AUFGABENSTELLUNG: Setzen Sie den Text über 150 Jahre SPD im Anschluss an seinen letzten Satz fort.

TEXT ZUR ANALYSE:
Allerdings ist noch nichts entschieden. Die SPD regiert gegenwärtig in 13 Bundesländern mit, ist immer für politische Überraschungen gut. Und: Die SPD hat eine große Tradition – stand gegen Wilhelminismus, Nationalsozialismus und Stalinismus. Weder die Bismarckschen Sozialistengesetze, noch der  NS-Terror noch die kommunistische Verfolgung sowie Unterdrückung konnten die SPD zerstören, obwohl sie für die Verteidigung der Demokratie, für ihren Einsatz für soziale Gerechtigkeit, für eine sozial orientierte Marktwirtschaft und für die Durchsetzung eines Rechtsstaates in der Vergangenheit einen hohen Blutzoll zahlte. Oft stellte die SPD jedoch nicht den Reichs- oder Bundeskanzler: 1919 Philipp Scheidemann, 1919/20 Gustav Bauer, 1920 sowie 1928/30 Hermann Müller. Dann 1969/74 Willy Brandt, 1974/82 Helmut Schmidt und 1998/2005 Gerhard Schröder.

Wie ist nun die Stimmungslage bei den Sozialdemokraten anno 2013? Nachgefragt bei Hans-Joachim Hacker, dem Schweriner Bundestagsabgeordneten

H.-J. Hacker über den 150.Geburtstag der SPD, die Wahl-Chancen der SPD im Herbst, sozialdemokratische Konzepte für kommende Herausforderungen, die Zukunft der SPD und den 60.Jahrestag des Volksaufstandes in der DDR

„Haben in schwierigen Zeiten Verantwortung übernommen…“

Frage: Herr Hacker, 150 Jahre SPD. Was bedeutet für Sie persönlich dieses Jubiläum? Was war der Anlass für Ihren Eintritt in die SPD in der Wendezeit?

Hans-Joachim Hacker: Die Sozialdemokratinnen und Sozialdemokraten verbinden mit dem Partei-Jubiläum Stolz für das, was ihre Partei in den letzten 150 Jahren vor allem in sozialpolitischen Bereichen, aber auch bei den Bürgerrechten erreicht hat.
Die Friedenspolitik von Willy Brandt und seine Grundüberzeugung zum Zusammenhalt der Deutschen während der Zeit der Teilung waren für mich wichtige Argumente im Herbst 1989, in die SDP einzutreten.

GEGEBENE DATEN:
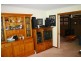 Mortlake VIC 3272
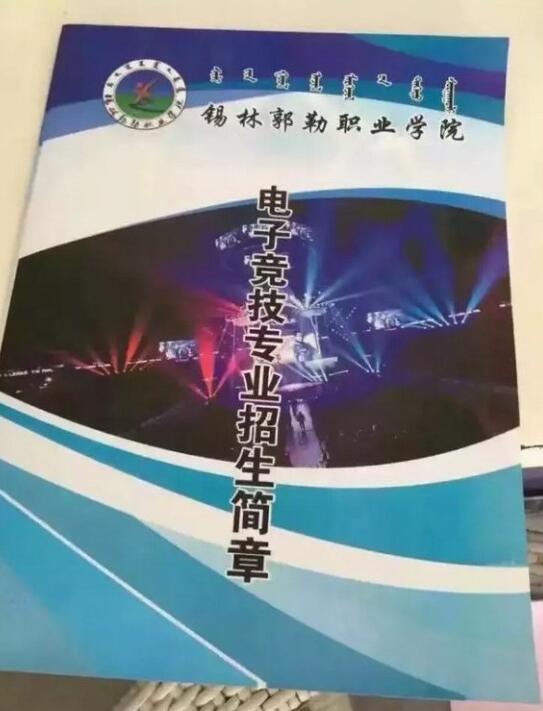 澳門資料大全,高效實施方法解析_專業版6.713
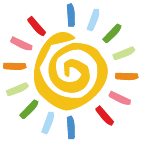 Logo 1421: Show layouts with this logo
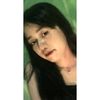 lianaa_1414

LÖSUNG:
Frage: Warum wird aus Ihrer Sicht die SPD heute noch gebraucht – für Freiheit und Gerechtigkeit stehen doch heute alle demokratischen Parteien …

Hans-Joachim Hacker: Die SPD hat sich auf die Fahnen geschrieben, die Erfordernisse in der Wirtschaft und soziale Gerechtigkeit in unserer Gesellschaft auszugleichen. Im Zuge der internationalen Finanz- und Wirtschaftsentwicklung, die an Deutschland nicht vorbeigegangen ist, muss heute stärker die Frage der sozialen Gerechtigkeit in den Vordergrund gerückt werden.

Konkret verbinde ich damit, gerechte Entlohnung – Mindestlohn und gleicher Lohn bei Zeitarbeit. Dazu: Die Aufrechterhaltung der Mitbestimmungsrechte der Arbeitnehmer und eine moderne Schul- und Bildungspolitik. Bei diesen politischen Themen gibt es schon deutliche Unterschiede in der Programmatik der Parteien in Deutschland.

Frage: Die SPD hat zweifellos große Verdienste, aber der Zuspruch beim Wähler bleibt 2013 überschaubar. Woran liegt es? Hat die SPD bei der Bundestagswahl überhaupt noch eine Chance?

Hans-Joachim Hacker: Die SPD will bei der Bundestagswahl Schwarz-Gelb ablösen. Wir kämpfen für eine rot-grüne Mehrheit. Die letzten vier Jahre der schwarz-gelben Regierungskoalition haben Stillstand bewirkt: kein flächendeckender Mindestlohn, weiterhin Benachteiligung der Leih- und Zeitarbeiter und in der Europapolitik ein Schlingerkurs von Frau Merkel.

Die SPD war es, die in schwierigen Zeiten in Deutschland Verantwortung übernommen hat. Ich erinnere an den Beginn der Krise 2008/ 2009, als die Sozialdemokraten in Regierungsverantwortung die beiden Konjunkturpakete initiiert haben und eine Kurzarbeiterregelung gegen Arbeitslosigkeit geschaffen haben. Wir müssen unsere Leistungen und besseren Konzepte noch stärker verdeutlichen. Ich hoffe, dass mit dem Bundesparteitag in Augsburg an diesem Wochenende ein Signal gesetzt wird.

Frage: Wie beurteilen Sie persönlich die Zukunft der SPD?

Hans-Joachim Hacker: Die Sozialdemokratische Partei wird in Zukunft Deutschland entscheidend mitgestalten. Schon jetzt haben die Menschen in den meisten Bundesländern der SPD das Vertrauen übertragen. Den Herausforderungen aus der Globalisierung müssen mit einer zukunftsgerichteten Politik beantwortet werden. Unser Konzept beinhaltet dieses: eine aktive Rolle Deutschlands in Europa und ein Beitrag Deutschlands in der internationalen Kooperation in den verschiedenen Bereichen. Aber zu aller erst: Mehr Gerechtigkeit in Deutschland! Dafür wird die SPD gebraucht.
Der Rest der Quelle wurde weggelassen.